What is a PCC captive?

What is a PCC captive?

What is a Protected Cell Company? A PCC is an insurance vehicle whereby multiple ‘cells’ are connected to a core; creating a single legal entity. The assets and liabilities of each cell are segregated from the other cells. Protected Cell Company Diagram. How Does a PCC Compare to a Captive?

What is a single cell captive?

Cell Captives are entities consisting of a core and an indefinite number of cell entities which are kept legally separate from each other. Each cell has dedicated assets and liabilities ascribed to it, and the assets of an individual cell cannot be used to meet the liabilities of any other cell.

What does captive mean in insurance?

Issue: In its simplest form, a captive is a wholly owned subsidiary created to provide insurance to its non-insurance parent company (or companies).
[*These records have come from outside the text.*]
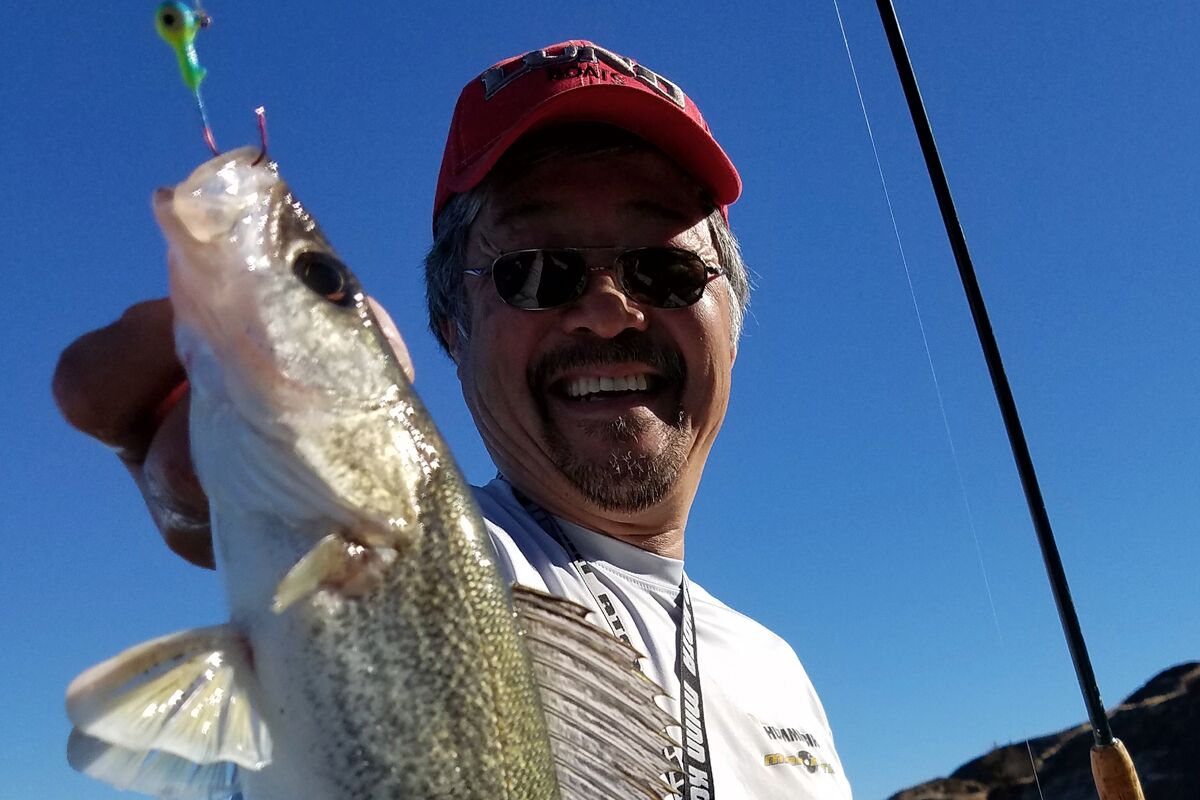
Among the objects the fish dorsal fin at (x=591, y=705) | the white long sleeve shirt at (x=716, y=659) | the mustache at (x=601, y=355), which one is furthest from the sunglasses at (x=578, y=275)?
the fish dorsal fin at (x=591, y=705)

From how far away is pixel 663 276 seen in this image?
11.3ft

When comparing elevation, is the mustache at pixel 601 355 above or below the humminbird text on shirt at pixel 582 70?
below

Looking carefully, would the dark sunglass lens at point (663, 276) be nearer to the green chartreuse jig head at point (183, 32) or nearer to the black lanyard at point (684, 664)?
the black lanyard at point (684, 664)

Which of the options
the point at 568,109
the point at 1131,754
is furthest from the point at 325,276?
the point at 1131,754

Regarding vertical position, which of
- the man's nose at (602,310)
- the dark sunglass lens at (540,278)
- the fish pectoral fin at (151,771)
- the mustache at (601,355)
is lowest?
the fish pectoral fin at (151,771)

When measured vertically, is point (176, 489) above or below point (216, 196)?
below

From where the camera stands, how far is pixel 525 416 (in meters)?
3.29

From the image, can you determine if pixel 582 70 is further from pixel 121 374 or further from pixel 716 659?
pixel 121 374

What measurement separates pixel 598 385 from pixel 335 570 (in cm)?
189

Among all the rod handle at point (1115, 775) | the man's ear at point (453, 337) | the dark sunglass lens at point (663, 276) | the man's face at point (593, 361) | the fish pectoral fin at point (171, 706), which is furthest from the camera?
the rod handle at point (1115, 775)

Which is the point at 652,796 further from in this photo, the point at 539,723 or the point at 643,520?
the point at 643,520

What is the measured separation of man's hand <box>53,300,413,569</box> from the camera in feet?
6.01

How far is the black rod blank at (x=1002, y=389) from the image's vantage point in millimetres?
5094

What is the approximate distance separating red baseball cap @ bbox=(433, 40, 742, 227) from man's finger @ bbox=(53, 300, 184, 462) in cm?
171
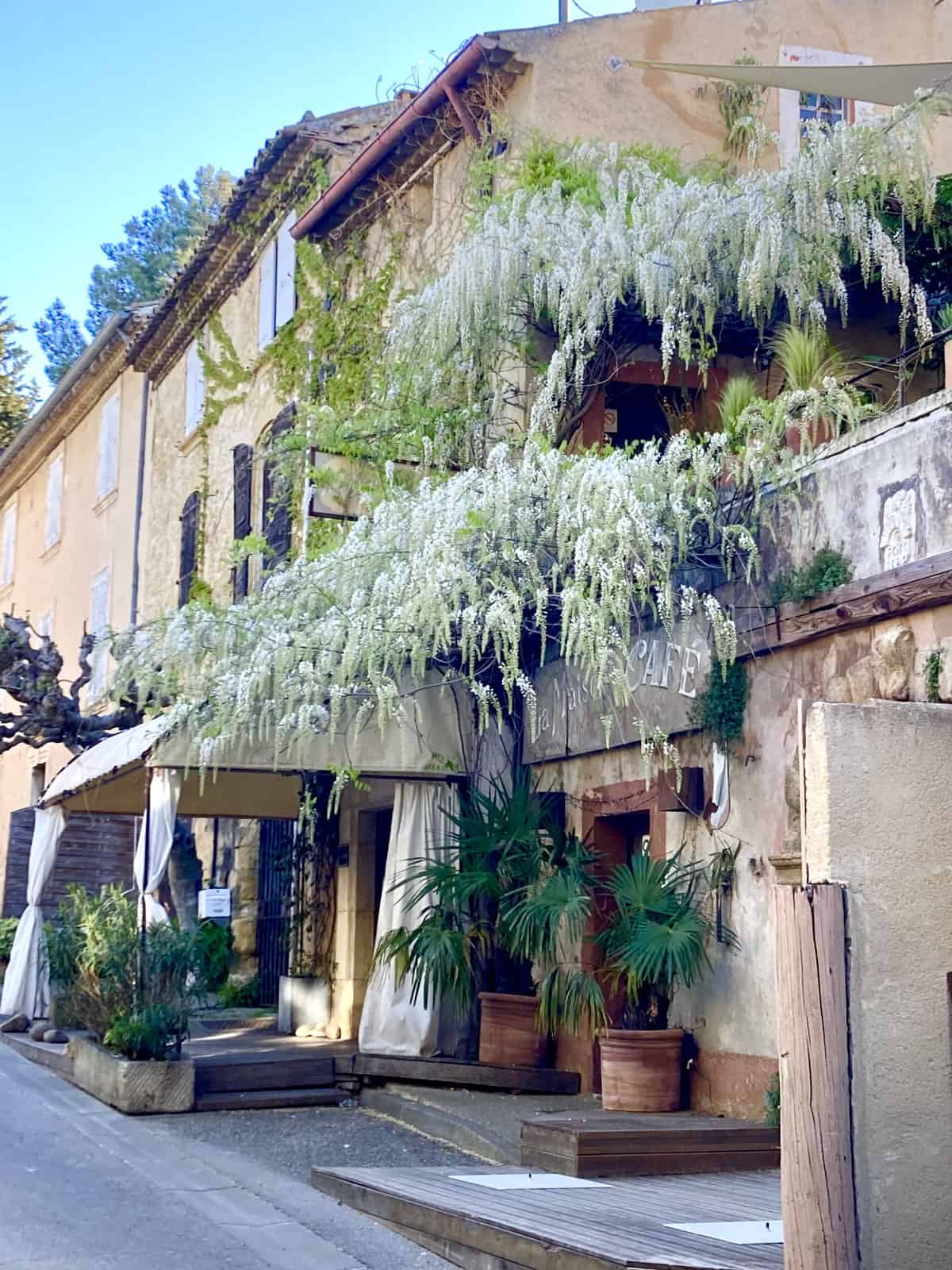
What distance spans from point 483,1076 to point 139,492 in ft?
40.7

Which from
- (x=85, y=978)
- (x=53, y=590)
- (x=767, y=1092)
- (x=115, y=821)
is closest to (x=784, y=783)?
(x=767, y=1092)

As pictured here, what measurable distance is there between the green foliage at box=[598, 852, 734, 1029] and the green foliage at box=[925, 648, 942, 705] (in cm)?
204

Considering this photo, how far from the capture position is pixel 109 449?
2222 centimetres

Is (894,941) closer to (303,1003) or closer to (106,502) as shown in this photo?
(303,1003)

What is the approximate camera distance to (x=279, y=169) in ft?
50.5

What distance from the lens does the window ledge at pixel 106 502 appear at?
71.2ft

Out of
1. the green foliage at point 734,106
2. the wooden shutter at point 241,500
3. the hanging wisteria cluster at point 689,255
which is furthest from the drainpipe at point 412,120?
the wooden shutter at point 241,500

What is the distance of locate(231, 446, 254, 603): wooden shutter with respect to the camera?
16406 millimetres

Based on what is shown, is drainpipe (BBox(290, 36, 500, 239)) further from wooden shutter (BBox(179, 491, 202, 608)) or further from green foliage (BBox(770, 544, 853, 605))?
green foliage (BBox(770, 544, 853, 605))

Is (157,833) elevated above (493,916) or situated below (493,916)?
above

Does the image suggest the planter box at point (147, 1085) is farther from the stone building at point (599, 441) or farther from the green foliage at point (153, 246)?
the green foliage at point (153, 246)

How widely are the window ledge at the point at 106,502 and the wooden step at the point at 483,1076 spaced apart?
13.0m

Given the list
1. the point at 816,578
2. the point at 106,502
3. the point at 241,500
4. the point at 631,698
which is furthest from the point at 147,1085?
the point at 106,502

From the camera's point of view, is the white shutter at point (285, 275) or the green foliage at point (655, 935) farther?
the white shutter at point (285, 275)
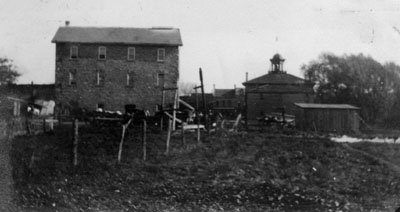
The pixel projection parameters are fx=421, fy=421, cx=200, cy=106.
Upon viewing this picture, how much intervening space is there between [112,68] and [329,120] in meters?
22.1

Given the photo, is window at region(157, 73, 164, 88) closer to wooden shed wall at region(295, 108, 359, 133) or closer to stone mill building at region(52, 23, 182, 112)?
stone mill building at region(52, 23, 182, 112)

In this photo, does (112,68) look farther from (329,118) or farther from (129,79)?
(329,118)

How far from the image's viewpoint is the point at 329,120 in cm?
3703

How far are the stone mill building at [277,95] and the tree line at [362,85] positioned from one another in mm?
3854

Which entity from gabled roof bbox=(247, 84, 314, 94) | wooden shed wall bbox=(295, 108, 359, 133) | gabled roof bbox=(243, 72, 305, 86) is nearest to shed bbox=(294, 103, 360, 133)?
wooden shed wall bbox=(295, 108, 359, 133)

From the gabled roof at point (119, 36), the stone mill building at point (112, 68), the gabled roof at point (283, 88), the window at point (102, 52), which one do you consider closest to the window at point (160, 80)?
the stone mill building at point (112, 68)

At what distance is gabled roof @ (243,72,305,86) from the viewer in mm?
59156

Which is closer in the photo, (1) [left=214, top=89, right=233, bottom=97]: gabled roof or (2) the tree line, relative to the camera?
(2) the tree line

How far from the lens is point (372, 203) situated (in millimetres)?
10281

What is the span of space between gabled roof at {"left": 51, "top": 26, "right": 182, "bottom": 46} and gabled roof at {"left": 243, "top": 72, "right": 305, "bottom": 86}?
20.8 meters

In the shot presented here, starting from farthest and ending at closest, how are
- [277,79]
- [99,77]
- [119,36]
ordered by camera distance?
[277,79] < [119,36] < [99,77]

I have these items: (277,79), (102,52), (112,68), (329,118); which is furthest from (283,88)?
(102,52)

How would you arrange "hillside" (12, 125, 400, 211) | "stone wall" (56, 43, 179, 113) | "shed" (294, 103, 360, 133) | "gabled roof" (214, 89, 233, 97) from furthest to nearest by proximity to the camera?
"gabled roof" (214, 89, 233, 97) → "stone wall" (56, 43, 179, 113) → "shed" (294, 103, 360, 133) → "hillside" (12, 125, 400, 211)

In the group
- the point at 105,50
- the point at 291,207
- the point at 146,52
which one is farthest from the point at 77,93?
the point at 291,207
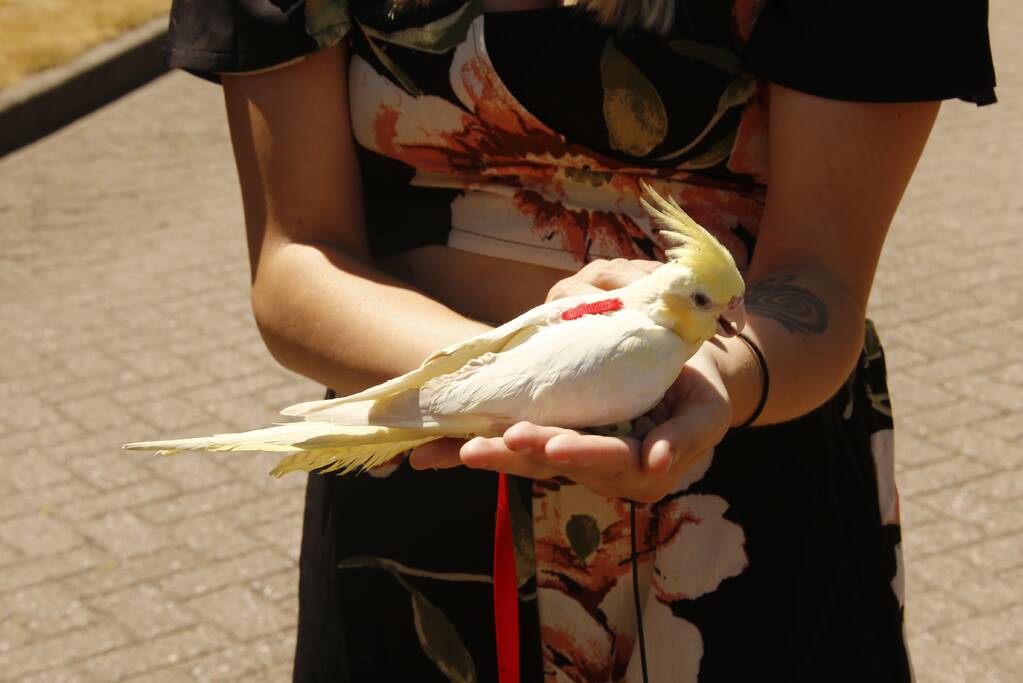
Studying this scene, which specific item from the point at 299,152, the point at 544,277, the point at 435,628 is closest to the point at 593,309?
the point at 544,277

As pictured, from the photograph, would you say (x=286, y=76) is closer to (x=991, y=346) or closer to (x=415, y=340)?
(x=415, y=340)

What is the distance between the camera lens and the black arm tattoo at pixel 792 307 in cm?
140

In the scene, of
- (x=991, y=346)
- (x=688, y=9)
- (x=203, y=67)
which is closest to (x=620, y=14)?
(x=688, y=9)

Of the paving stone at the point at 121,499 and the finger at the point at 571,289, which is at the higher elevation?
the finger at the point at 571,289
Captives are essentially a form of self-insurance whereby the insurer is owned wholly by the insured.

What does a cell captive insurer consist of?

A cell captive arrangement is where a company (participant) chooses to self-insure itself by owning a class of shares (to form a cell) in a special purpose vehicle insurance company.

How does a rent a captive work?

Rent-a-Captive — an arrangement in which a captive insurer “rents” its facilities to an outside organization, thereby providing the benefits that captives offer without the financial commitments that captives require.

What are the benefits of a captive insurance company?

The advantages of going captive are:

  • Coverage tailored to meet your needs.
  • Reduced operating costs.
  • Improved cash flow.
  • Increased coverage and capacity.
  • Investment income to fund losses.
  • Direct access to wholesale reinsurance markets.
  • Funding and underwriting flexibility.
  • Greater control over claims.

How does a rent-a-captive work?

What is a protected or segregated cell captive?

Definition. Segregated Cell Captive (SCC) – a special purpose insurer (typically operating as a rental captive) that establishes legally segregated cells or underwriting accounts. The objective is to ensure that assets in one underwriting account may not be used to satisfy liabilities in another underwriting account, nor the general (noncellular) liabilities of the SCC.

What is single cell captive?

A single cell captive can be formed to benefit a single company (Single Parent) or multiple companies (Group, Association, or Agency). Multi-Cell (Rent-A-Captive). These are captives structured so there is a large, single captive company that allows multiple captives to be formed and operate inside of it.

What is protected cell company (PCC)?

A protected cell company (PCC) is a legal entity that consists of a core linked to several cells.

  • Cells in a PCC have separate assets and liabilities and are independent of one another.
  • A PCC is governed by a single board of directors that oversees the entire legal entity.